╭─ EXCERPT TO READ

From Publishers Weekly

Baseball and golf may still surpass basketball as a source of literary inspiration, but this ambitious collection of poems and stories shows that hoops, too, can be a writerly muse. The focus here is more on high-school contests and one-on-one competitions than on the pro game. The best pieces chosen by Trudell, who teaches English at the University of Wisconsin, use the game in daring and revealing ways, touching on ideas of masculinity (Nancy Boutilier's "To Throw Like a Boy"), family life (Jonathan Baumbach's "Familiar Games"), life on an Indian reservation (Sherman Alexie's "The Only Traffic Signal on the Reservation Doesn't Flash Red Anymore") and self-awareness (Stephanie Grant's "Posting-Up," set in a Catholic girls school). The oddest story in the bunch, a slam-dunk called "From Downtown at the Buzzer," by SF author George Alec Effinger, cleverly combines basketball with humanity's first contact with an alien race--and inadvertently shows up the sameness of many of the other stories and poems, whose illuminated moments of victory and loss seem heavy and dull by comparison. The simple format--a piece of fiction, then two poems--is like a drive to the basket followed by two quick free throws, so that the collection reads like a special-issue literary magazine, full of small pleasures and brilliant moments but featuring few heights

Copyright 1996 Cahners Business Information, Inc.

╰─
╭─ DATA ROWS

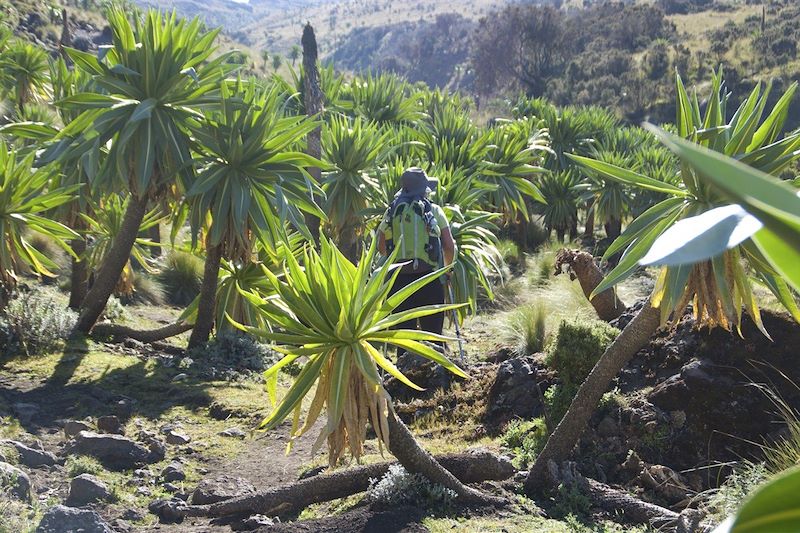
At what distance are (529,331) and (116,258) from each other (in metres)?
4.85

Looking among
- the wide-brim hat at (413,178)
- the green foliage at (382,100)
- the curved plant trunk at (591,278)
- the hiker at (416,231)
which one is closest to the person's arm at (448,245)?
the hiker at (416,231)

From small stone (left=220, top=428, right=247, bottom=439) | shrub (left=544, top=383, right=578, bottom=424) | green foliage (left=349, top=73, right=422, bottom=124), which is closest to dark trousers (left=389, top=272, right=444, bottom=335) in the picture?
shrub (left=544, top=383, right=578, bottom=424)

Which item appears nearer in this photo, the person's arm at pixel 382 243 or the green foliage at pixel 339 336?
the green foliage at pixel 339 336

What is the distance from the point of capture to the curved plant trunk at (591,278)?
8164 mm

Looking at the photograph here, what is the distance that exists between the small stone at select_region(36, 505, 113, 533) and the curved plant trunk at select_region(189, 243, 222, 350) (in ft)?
17.1

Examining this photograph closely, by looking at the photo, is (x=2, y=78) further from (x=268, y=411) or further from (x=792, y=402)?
(x=792, y=402)

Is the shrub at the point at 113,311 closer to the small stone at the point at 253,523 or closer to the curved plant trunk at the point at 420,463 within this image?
the small stone at the point at 253,523

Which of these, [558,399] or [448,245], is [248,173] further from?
[558,399]

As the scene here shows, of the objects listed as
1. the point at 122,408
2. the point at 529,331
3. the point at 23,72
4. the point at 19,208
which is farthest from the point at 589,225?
the point at 122,408

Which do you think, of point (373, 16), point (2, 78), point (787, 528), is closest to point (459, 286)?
point (787, 528)

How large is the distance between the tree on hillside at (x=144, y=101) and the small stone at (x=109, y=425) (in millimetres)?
2740

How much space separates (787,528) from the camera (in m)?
0.88

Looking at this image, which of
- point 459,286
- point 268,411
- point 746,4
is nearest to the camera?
point 268,411

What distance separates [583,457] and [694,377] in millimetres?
1117
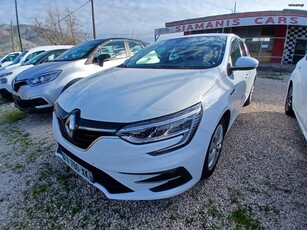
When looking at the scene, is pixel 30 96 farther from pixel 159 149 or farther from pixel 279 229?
pixel 279 229

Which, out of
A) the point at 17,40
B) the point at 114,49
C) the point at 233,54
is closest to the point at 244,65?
the point at 233,54

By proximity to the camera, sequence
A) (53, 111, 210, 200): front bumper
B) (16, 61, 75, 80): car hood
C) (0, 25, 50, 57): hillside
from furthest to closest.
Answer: (0, 25, 50, 57): hillside
(16, 61, 75, 80): car hood
(53, 111, 210, 200): front bumper

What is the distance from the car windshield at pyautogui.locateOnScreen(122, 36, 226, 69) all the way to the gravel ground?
121cm

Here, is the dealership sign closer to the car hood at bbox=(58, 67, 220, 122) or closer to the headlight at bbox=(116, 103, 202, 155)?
the car hood at bbox=(58, 67, 220, 122)

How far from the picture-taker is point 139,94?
6.12 feet

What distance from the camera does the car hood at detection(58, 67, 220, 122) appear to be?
1643 mm

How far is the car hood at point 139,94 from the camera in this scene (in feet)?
5.39

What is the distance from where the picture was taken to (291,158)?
8.68 feet

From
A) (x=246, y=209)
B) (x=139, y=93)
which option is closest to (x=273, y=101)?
(x=246, y=209)

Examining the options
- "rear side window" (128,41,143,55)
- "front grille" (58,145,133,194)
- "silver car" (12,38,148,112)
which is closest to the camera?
"front grille" (58,145,133,194)

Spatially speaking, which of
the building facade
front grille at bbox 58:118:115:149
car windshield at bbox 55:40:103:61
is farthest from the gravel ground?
the building facade

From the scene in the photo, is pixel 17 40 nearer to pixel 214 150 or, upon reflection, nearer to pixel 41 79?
pixel 41 79

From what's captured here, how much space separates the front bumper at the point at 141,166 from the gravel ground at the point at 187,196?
306 millimetres

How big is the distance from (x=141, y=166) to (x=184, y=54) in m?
1.77
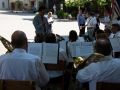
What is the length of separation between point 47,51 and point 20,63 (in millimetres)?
1061

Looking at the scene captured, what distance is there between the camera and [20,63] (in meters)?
3.12

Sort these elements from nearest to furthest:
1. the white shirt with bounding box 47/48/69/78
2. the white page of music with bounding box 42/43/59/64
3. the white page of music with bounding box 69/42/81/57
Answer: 1. the white page of music with bounding box 42/43/59/64
2. the white shirt with bounding box 47/48/69/78
3. the white page of music with bounding box 69/42/81/57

╰─

### PROBLEM DESCRIPTION:
Decide whether each statement below agrees with the basketball anthology review, answering yes or no and quoting the words from the review that settle it. 1. The collection focuses more on the professional game than on high-school contests. 2. Trudell teaches English at the University of Wisconsin. 3. The story "Posting-Up" is set in a Catholic girls school.

### EXERCISE OUTPUT:
1. No: "The focus here is more on high-school contests and one-on-one competitions than on the pro game."
2. Yes: "who teaches English at the University of Wisconsin"
3. Yes: "set in a Catholic girls school"